— WHAT THE TASK REQUIRES —
Reproduce verbatim the lines of the entries that begin at the very start of the entries and continue through the line that contains "272L220 287L244 300L257", with that final line included.

— Stored records —
#####
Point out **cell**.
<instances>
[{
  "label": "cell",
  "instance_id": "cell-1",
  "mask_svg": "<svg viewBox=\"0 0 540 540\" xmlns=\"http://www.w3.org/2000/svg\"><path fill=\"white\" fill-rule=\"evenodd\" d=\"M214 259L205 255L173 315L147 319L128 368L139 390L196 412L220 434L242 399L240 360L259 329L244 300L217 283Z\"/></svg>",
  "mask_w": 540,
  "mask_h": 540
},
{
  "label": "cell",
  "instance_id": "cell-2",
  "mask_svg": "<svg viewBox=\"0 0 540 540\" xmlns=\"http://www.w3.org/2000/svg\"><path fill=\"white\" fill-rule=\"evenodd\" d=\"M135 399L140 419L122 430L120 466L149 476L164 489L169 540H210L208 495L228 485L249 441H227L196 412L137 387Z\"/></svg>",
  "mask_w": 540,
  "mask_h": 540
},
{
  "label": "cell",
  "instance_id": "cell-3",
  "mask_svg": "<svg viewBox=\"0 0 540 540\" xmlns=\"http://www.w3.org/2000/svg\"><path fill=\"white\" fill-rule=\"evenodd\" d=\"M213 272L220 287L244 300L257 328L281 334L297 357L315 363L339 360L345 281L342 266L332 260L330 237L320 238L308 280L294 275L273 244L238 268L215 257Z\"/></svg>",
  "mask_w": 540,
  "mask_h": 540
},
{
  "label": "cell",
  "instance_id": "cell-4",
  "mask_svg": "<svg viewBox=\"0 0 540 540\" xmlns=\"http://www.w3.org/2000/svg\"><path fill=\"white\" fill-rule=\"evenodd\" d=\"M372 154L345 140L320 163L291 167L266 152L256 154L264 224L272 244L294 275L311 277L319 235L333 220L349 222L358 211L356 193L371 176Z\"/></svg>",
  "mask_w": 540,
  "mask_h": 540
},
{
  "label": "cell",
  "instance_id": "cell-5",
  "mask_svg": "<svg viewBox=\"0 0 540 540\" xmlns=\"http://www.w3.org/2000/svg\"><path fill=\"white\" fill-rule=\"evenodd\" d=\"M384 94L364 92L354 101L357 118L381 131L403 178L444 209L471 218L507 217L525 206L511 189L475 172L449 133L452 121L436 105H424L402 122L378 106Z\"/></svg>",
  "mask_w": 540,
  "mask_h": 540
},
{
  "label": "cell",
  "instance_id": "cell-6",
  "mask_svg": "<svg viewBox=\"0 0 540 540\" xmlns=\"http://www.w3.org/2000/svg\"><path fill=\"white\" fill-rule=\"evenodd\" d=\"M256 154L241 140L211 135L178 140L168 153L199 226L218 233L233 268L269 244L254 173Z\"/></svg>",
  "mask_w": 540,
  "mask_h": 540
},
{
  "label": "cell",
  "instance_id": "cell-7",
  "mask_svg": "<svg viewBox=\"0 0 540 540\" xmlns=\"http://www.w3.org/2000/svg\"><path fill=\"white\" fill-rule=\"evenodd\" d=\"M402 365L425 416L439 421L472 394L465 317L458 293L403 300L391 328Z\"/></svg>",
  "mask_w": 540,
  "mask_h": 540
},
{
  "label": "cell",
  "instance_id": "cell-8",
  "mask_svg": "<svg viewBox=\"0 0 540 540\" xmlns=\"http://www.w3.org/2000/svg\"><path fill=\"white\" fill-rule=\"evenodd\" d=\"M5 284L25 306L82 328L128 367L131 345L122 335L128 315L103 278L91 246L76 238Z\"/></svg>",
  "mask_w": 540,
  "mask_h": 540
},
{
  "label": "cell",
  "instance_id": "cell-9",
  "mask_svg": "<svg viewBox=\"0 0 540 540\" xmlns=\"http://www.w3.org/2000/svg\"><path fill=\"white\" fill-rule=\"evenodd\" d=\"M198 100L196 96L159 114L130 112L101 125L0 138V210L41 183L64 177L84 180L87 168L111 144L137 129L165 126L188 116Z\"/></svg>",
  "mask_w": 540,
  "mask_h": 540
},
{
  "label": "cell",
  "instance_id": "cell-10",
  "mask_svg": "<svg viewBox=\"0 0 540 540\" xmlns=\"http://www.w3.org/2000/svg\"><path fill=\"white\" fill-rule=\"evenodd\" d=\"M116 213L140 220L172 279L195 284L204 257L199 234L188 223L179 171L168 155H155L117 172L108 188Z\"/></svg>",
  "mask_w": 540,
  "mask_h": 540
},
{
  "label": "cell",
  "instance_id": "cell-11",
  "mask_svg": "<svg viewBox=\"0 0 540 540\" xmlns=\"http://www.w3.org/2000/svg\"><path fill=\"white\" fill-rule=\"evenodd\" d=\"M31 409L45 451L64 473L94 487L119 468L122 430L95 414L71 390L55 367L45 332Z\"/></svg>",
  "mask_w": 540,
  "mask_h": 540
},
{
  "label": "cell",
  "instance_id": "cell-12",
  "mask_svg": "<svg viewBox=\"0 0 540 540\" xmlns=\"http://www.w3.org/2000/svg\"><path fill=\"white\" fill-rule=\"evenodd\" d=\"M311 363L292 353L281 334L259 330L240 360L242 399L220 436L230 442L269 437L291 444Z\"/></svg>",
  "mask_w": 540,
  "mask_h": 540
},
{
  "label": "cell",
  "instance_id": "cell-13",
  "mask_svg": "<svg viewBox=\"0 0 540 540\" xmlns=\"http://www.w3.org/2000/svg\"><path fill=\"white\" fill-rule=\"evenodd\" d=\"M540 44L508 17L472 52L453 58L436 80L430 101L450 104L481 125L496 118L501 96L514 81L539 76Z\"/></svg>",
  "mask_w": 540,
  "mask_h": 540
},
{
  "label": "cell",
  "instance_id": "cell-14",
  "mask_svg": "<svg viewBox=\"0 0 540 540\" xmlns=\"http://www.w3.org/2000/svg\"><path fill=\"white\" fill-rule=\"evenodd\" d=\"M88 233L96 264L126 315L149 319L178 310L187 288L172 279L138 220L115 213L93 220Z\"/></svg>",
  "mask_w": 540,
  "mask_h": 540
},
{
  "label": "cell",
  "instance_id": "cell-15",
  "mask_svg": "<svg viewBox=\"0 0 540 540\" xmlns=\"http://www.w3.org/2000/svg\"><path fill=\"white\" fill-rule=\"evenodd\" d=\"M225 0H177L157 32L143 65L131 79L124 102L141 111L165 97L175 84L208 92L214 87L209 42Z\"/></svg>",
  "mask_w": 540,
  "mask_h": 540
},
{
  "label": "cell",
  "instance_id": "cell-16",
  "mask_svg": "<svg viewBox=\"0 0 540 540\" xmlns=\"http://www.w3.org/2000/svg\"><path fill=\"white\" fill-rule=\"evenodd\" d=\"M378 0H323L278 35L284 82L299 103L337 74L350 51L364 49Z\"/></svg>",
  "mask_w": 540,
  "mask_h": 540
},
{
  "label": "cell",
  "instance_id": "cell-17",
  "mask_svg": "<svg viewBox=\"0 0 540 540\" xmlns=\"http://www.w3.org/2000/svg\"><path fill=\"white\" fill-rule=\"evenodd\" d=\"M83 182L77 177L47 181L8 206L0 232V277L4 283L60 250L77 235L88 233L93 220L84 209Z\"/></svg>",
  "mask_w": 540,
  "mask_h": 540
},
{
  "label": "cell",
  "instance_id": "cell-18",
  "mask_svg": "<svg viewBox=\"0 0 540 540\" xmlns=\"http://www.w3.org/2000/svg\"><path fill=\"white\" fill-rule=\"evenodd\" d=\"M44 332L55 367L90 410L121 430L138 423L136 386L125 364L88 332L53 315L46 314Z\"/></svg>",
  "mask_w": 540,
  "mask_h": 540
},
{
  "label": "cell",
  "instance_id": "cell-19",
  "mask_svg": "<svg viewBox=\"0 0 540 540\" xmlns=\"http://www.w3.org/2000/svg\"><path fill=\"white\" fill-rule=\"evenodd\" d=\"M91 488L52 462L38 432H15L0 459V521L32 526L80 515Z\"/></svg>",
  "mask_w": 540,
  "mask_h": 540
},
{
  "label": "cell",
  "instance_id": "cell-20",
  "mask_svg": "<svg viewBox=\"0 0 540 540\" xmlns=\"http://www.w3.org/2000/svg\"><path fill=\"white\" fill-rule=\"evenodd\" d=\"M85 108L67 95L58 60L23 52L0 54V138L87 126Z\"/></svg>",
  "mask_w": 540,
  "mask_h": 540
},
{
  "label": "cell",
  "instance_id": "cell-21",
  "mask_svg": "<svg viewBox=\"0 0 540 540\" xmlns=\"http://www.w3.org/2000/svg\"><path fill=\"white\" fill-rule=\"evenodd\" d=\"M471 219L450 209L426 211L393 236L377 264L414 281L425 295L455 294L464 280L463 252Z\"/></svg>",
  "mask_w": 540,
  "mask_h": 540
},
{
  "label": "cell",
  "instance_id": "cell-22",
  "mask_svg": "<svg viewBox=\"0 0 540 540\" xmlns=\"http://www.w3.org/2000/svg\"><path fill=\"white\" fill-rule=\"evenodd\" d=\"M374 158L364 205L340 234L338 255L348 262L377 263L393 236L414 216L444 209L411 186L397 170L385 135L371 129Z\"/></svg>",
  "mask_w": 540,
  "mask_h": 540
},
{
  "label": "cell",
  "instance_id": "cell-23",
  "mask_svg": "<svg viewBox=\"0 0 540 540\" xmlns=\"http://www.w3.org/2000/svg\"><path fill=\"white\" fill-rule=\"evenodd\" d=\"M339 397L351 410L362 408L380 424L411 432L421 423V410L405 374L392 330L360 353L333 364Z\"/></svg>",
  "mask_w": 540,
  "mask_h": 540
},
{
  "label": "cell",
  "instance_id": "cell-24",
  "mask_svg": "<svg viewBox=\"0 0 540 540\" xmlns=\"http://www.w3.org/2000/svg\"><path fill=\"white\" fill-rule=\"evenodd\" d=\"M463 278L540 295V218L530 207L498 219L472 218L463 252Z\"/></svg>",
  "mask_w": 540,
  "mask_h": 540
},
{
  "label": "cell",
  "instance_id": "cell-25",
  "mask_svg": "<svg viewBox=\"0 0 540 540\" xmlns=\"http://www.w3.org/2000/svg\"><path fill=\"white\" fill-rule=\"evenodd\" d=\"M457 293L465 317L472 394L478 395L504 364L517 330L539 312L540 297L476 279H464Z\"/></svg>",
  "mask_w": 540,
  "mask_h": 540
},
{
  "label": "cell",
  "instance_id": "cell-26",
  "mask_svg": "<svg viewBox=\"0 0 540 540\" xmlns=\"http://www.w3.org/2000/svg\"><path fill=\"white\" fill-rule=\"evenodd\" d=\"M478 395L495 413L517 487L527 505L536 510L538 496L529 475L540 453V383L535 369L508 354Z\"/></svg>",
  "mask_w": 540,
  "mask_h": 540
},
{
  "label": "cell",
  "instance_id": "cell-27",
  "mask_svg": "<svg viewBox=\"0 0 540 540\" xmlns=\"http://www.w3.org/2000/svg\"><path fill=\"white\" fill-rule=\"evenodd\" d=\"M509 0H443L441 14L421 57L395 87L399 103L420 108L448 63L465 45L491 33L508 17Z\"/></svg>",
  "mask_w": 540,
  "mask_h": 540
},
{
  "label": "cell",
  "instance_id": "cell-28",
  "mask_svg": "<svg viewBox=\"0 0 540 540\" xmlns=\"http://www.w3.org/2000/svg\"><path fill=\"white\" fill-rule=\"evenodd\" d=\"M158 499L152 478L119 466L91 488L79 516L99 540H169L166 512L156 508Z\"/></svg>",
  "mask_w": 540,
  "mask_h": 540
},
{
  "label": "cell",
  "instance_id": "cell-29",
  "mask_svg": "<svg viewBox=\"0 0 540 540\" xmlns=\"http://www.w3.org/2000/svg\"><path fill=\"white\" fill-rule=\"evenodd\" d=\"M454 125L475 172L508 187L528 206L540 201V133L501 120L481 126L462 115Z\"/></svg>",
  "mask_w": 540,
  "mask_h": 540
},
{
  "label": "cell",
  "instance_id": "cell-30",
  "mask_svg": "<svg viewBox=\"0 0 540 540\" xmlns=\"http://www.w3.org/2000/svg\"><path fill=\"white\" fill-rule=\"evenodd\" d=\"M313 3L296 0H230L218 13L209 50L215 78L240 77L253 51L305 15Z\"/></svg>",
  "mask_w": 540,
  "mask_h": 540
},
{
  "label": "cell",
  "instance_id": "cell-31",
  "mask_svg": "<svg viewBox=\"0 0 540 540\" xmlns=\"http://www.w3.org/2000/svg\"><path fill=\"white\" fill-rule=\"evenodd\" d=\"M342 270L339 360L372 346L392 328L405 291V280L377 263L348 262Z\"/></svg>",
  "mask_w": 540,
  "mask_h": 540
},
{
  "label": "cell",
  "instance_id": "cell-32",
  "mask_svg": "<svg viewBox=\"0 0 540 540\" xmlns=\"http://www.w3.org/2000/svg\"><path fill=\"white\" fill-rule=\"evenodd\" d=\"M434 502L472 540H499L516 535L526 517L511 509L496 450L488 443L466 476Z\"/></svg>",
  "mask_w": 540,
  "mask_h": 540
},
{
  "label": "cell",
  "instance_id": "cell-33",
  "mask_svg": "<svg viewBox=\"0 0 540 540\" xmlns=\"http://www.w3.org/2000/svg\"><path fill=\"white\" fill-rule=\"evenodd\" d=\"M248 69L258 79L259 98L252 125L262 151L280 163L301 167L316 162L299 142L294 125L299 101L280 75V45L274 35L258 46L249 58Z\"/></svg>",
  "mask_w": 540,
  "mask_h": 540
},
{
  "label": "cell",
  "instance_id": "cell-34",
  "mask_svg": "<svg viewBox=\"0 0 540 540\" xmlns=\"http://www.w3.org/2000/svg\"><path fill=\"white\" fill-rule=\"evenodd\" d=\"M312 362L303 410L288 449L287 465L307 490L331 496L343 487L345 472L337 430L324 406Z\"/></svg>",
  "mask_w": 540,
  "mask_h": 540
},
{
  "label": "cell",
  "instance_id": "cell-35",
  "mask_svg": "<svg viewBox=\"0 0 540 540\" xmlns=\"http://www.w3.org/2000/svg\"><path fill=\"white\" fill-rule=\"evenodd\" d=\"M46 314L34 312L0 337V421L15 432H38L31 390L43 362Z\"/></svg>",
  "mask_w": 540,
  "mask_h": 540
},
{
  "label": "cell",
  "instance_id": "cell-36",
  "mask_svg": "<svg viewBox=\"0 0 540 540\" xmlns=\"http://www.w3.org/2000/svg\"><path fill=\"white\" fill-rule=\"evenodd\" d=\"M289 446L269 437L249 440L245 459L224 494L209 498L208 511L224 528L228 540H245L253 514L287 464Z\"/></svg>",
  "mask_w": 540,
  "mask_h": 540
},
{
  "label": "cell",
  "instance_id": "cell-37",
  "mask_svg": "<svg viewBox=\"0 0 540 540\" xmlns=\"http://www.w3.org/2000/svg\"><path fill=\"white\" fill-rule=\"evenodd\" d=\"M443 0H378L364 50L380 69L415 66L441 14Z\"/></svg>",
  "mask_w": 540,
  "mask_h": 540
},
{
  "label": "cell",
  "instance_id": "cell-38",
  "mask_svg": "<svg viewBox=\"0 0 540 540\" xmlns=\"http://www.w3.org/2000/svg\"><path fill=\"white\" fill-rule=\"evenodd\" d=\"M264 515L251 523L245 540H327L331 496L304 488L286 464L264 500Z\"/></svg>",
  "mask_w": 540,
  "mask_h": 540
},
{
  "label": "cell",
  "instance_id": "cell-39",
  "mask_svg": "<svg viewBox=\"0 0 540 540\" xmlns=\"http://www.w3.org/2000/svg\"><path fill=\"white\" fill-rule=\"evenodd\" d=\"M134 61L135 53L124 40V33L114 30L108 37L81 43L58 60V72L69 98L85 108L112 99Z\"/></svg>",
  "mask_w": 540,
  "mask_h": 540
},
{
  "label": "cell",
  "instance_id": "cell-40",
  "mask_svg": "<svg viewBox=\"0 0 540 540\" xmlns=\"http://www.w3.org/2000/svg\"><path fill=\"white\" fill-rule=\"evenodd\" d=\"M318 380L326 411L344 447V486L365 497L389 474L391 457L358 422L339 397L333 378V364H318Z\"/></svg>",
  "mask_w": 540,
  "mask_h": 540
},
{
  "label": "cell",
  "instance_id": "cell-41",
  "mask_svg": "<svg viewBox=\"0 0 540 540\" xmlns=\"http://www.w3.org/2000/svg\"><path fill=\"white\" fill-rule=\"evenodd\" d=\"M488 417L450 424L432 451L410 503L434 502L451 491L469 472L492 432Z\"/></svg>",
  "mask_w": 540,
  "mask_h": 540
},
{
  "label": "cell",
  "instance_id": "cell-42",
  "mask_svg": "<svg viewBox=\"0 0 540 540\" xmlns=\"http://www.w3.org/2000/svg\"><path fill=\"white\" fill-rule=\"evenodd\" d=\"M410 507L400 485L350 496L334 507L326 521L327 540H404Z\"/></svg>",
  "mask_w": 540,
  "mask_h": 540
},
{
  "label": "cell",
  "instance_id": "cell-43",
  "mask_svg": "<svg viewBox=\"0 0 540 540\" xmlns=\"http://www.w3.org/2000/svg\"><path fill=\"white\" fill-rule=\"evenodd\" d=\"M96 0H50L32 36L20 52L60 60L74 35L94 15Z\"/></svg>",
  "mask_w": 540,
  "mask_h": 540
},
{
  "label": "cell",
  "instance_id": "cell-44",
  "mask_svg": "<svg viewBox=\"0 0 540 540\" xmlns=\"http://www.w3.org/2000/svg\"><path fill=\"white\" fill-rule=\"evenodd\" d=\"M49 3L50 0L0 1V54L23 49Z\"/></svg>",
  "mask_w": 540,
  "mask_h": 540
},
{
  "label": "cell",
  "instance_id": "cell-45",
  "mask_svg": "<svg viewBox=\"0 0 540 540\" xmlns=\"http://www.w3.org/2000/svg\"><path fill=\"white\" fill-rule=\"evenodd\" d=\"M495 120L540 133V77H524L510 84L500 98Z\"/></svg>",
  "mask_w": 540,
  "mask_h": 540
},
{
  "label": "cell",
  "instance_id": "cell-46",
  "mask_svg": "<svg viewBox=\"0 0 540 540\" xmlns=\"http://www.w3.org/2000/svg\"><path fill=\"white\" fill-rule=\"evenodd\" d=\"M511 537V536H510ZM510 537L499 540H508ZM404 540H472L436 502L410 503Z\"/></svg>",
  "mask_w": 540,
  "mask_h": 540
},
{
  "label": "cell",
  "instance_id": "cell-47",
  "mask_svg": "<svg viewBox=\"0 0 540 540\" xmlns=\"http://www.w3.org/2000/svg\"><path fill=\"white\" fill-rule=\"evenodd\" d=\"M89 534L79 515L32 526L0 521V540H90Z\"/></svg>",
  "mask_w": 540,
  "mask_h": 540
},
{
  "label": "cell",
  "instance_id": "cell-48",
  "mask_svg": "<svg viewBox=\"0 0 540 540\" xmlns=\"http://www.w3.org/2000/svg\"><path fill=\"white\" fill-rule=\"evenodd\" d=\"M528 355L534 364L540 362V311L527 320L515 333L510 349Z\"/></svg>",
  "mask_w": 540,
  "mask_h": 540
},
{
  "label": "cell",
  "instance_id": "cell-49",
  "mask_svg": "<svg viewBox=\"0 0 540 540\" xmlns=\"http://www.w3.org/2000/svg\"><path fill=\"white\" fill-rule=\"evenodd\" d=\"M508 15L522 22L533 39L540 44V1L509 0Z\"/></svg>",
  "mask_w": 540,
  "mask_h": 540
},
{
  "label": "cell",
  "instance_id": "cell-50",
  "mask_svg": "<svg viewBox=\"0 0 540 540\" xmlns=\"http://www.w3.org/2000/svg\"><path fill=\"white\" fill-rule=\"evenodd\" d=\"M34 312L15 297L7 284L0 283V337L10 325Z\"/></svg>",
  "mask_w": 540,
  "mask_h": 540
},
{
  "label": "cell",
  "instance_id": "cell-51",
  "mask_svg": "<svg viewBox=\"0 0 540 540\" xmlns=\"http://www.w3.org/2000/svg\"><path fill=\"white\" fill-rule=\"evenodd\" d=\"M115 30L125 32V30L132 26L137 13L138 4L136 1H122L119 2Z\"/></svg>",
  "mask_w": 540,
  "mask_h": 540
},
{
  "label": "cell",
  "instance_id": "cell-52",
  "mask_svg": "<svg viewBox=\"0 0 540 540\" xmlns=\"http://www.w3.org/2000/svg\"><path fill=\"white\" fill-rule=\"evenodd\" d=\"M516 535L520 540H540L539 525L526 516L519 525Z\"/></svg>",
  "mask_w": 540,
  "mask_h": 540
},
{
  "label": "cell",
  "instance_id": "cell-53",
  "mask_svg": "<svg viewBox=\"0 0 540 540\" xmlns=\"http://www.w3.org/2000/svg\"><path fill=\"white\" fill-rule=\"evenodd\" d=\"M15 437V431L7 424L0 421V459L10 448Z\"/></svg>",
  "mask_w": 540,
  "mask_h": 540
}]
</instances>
#####
— RESPONSE —
Point out **cell**.
<instances>
[{
  "label": "cell",
  "instance_id": "cell-1",
  "mask_svg": "<svg viewBox=\"0 0 540 540\" xmlns=\"http://www.w3.org/2000/svg\"><path fill=\"white\" fill-rule=\"evenodd\" d=\"M214 259L205 255L173 315L147 319L128 368L139 390L196 412L220 434L242 399L240 360L259 329L244 300L217 283Z\"/></svg>",
  "mask_w": 540,
  "mask_h": 540
},
{
  "label": "cell",
  "instance_id": "cell-2",
  "mask_svg": "<svg viewBox=\"0 0 540 540\" xmlns=\"http://www.w3.org/2000/svg\"><path fill=\"white\" fill-rule=\"evenodd\" d=\"M135 399L140 419L122 430L120 466L149 476L164 489L169 540H210L208 495L228 485L249 441H227L196 412L137 387Z\"/></svg>",
  "mask_w": 540,
  "mask_h": 540
},
{
  "label": "cell",
  "instance_id": "cell-3",
  "mask_svg": "<svg viewBox=\"0 0 540 540\" xmlns=\"http://www.w3.org/2000/svg\"><path fill=\"white\" fill-rule=\"evenodd\" d=\"M213 272L220 287L244 300L257 328L281 334L297 357L315 363L339 360L345 281L342 266L332 260L330 237L320 238L308 280L294 275L273 244L238 268L215 257Z\"/></svg>",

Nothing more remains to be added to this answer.